Smith began acquiring student volunteers after an article recognizing his work was published in the Vanguard in October 2012, and has now stabilized a solid group of six volunteers.

With the helping hands of these volunteers, several parts of the suit could then be under construction at the same time. The volunteers are also working on the interior of an open capsule that’s 2.6 meters in diameter and made for manned flight.It will contain a seat, controls for the person in flight to operate the descent and a radio to allow communication between the flyer and the team on the ground.

One student volunteer, Alexander Knapton, a senior at PSU majoring in social science with a minor in sustainability, is working on the capsule’s life support system, along with the suit.

“I’m hoping this will be the lead into other space exploration opportunities to me and the rest of the group,” Knapton said. “Before meeting professor Smith, I believed it was only an opportunity for the super scientists or people in the military.”

A delicate operation

In late July, Smith will bring the student team to Denmark to pay Copenhagen their first visit and bring over the interior of the open capsule. While only a replica of the full capsule is being built in Portland, Copenhagen Suborbitals is building the exterior based off of Smith’s mock-up plans.

“It’s a very delicate operation,” Smith said. “You begin with the human body to form the suit, then the suit has to fit the seat and the seat has to fit the capsule.”

In Denmark, the team will only demonstrate how to operate and exit the capsule once it has launched, but the actual launch will come later.

While they have been working on the capsule—the bottom end of the project—Copenhagen Suborbitals is aiding in this too by constructing the top end (or the hydrogen balloon) of the structure that will actually carry Smith up to high altitude. He clarified the necessity for a real-life test.

“To put the suit through realistic tests we need to do a flight where somebody’s life is on the line. They’re [more than] 10 miles up in an open capsule underneath a balloon at 65,000 feet where you need a space suit essentially to survive,” he said, “and that’s coming in 2015. Once we’ve done that, then we’ll have even more confidence in the suit design.”

Smith will be in control of bringing the balloon back down while in the capsule by opening a valve to let hydrogen out of the balloon. The rest of the student team will build ground controls and use radio communications to keep in contact.

Smith expressed great confidence in his projects for the test launch.

“I will feel comfortable because we’re building everything where I can touch and see every single piece being put together,” Smith said. “There’s no black box, no mystery content.”

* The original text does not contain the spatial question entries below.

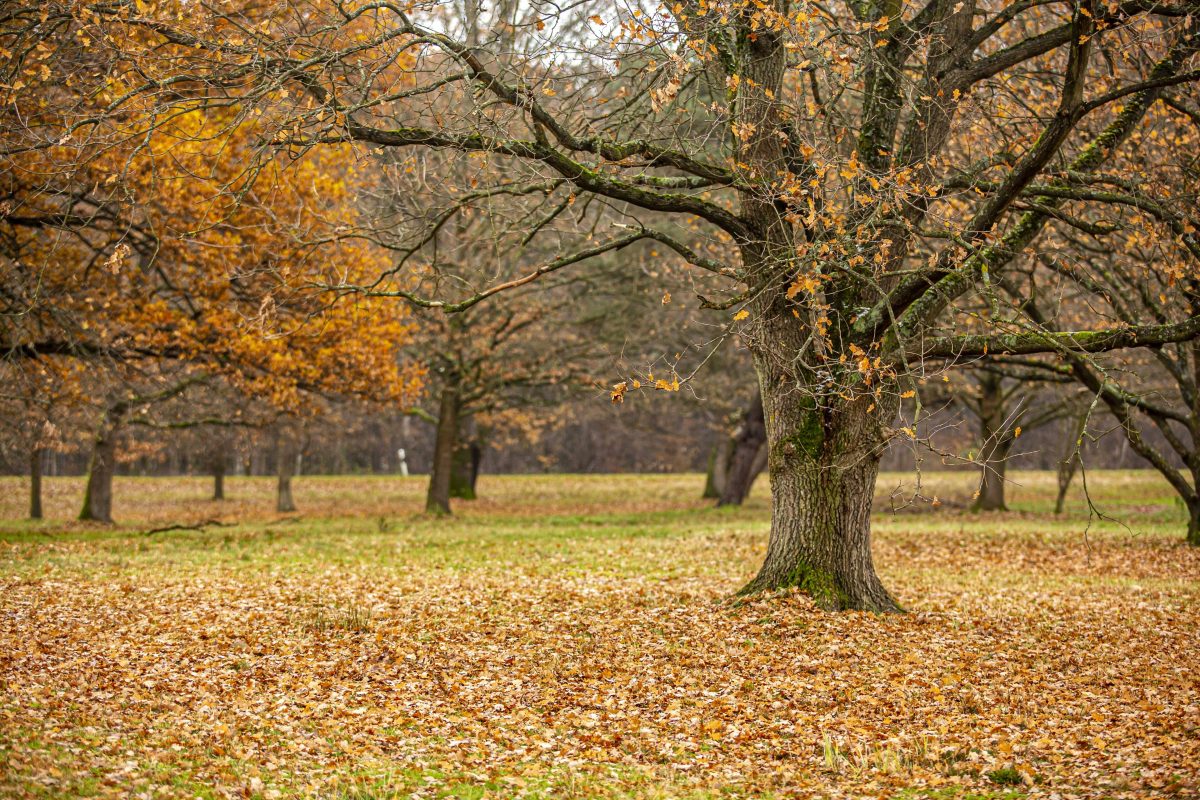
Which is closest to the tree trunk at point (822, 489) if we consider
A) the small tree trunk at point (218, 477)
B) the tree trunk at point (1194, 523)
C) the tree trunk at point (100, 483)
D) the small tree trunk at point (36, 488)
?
the tree trunk at point (1194, 523)

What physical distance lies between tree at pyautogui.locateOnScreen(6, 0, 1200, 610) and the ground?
1896mm

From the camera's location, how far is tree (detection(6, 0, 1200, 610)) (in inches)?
337

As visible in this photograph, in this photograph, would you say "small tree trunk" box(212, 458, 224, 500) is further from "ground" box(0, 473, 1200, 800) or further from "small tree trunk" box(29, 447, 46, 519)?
"ground" box(0, 473, 1200, 800)

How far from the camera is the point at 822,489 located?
10406mm

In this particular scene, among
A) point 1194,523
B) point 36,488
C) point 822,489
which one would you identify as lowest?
point 36,488

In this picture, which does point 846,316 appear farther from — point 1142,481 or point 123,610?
point 1142,481

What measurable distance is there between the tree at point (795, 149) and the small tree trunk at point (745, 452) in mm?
16010

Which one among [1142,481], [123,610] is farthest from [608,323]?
[1142,481]

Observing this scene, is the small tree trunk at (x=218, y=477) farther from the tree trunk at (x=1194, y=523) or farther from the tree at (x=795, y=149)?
the tree trunk at (x=1194, y=523)

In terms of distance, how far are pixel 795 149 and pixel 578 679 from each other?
5.68m

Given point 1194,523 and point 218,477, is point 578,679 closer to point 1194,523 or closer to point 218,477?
point 1194,523

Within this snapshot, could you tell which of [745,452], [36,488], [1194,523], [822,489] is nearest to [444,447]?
[745,452]

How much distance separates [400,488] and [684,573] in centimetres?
2961

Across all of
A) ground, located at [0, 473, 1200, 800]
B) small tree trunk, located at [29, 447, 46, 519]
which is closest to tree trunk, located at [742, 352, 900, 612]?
ground, located at [0, 473, 1200, 800]
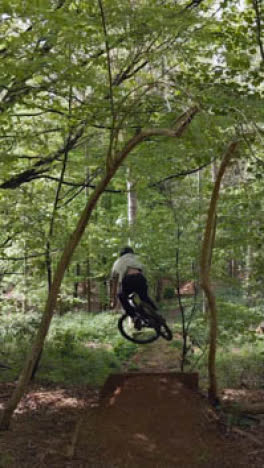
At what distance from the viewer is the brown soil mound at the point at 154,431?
530 centimetres

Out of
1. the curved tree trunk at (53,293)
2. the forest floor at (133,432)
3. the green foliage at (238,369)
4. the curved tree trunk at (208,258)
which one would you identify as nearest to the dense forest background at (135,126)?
the curved tree trunk at (53,293)

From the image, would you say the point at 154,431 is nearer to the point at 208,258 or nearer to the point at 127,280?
the point at 127,280

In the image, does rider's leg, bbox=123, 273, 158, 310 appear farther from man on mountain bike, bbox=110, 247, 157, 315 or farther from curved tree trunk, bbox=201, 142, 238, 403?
curved tree trunk, bbox=201, 142, 238, 403

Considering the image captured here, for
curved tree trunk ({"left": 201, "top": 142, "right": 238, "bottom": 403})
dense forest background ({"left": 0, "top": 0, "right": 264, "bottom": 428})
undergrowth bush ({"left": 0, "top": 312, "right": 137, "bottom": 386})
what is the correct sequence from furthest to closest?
undergrowth bush ({"left": 0, "top": 312, "right": 137, "bottom": 386})
curved tree trunk ({"left": 201, "top": 142, "right": 238, "bottom": 403})
dense forest background ({"left": 0, "top": 0, "right": 264, "bottom": 428})

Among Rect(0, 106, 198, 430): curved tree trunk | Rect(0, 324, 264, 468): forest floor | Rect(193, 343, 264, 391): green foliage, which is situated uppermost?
Rect(0, 106, 198, 430): curved tree trunk

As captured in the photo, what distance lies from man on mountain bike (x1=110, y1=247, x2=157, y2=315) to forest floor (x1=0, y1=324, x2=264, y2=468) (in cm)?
120

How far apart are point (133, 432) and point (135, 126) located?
176 inches

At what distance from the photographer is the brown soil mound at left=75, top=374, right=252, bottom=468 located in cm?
530

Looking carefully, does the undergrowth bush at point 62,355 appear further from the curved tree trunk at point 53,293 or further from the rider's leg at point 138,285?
the curved tree trunk at point 53,293

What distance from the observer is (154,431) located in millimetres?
5898

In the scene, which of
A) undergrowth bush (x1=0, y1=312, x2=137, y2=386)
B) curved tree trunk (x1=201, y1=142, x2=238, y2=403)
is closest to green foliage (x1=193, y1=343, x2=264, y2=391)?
undergrowth bush (x1=0, y1=312, x2=137, y2=386)

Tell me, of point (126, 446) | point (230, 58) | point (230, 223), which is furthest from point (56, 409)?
point (230, 58)

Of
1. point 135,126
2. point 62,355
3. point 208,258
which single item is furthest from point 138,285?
point 62,355

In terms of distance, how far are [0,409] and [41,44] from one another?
525 cm
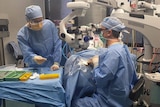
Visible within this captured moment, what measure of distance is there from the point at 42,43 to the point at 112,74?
951 mm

In the event that Smith is unable to perform the test, there will be a backup who practices every simulation and mock launch. Smith says that the test is “90 percent training and 10 percent actually doing it.”

The flight will end with a water landing of Smith in his capsule into the Baltic Sea.

Prior to his partnership with Copenhagen Suborbitals, Smith had expressed concern of public opinion.

“Copenhagen Suborbitals helped to legitimize this,” Smith said. “Before, it was me at home building this thing in my apartment—it sounded totally crazy. Now it has a much more important purpose, which is the democratization of space which…perfectly fits in with Copenhagen’s mission.”

As for the future of the space suit, Smith says that he never wants to sell his plans, much like the ideals held by Copenhagen Suborbitals.

“They don’t want to sell their stuff. They’re an open source space program in total contrast to others. You can go to their website and download every single plan; every nut and bolt. You could replicate their entire program,” Smith said.

“The whole point is to make this stuff publicly available. To open the gates, rather than having a narrow funnel that people have to get through to get to space.”

Knapton, the social sciences student, expressed the group’s hope for the future of the suit and everyday space exploration.

“Its been proven that over time technology has been dropping off in costs. We’ve seen it with computers and we’ve seen it with just about everything. That’s what we’re hoping to do.”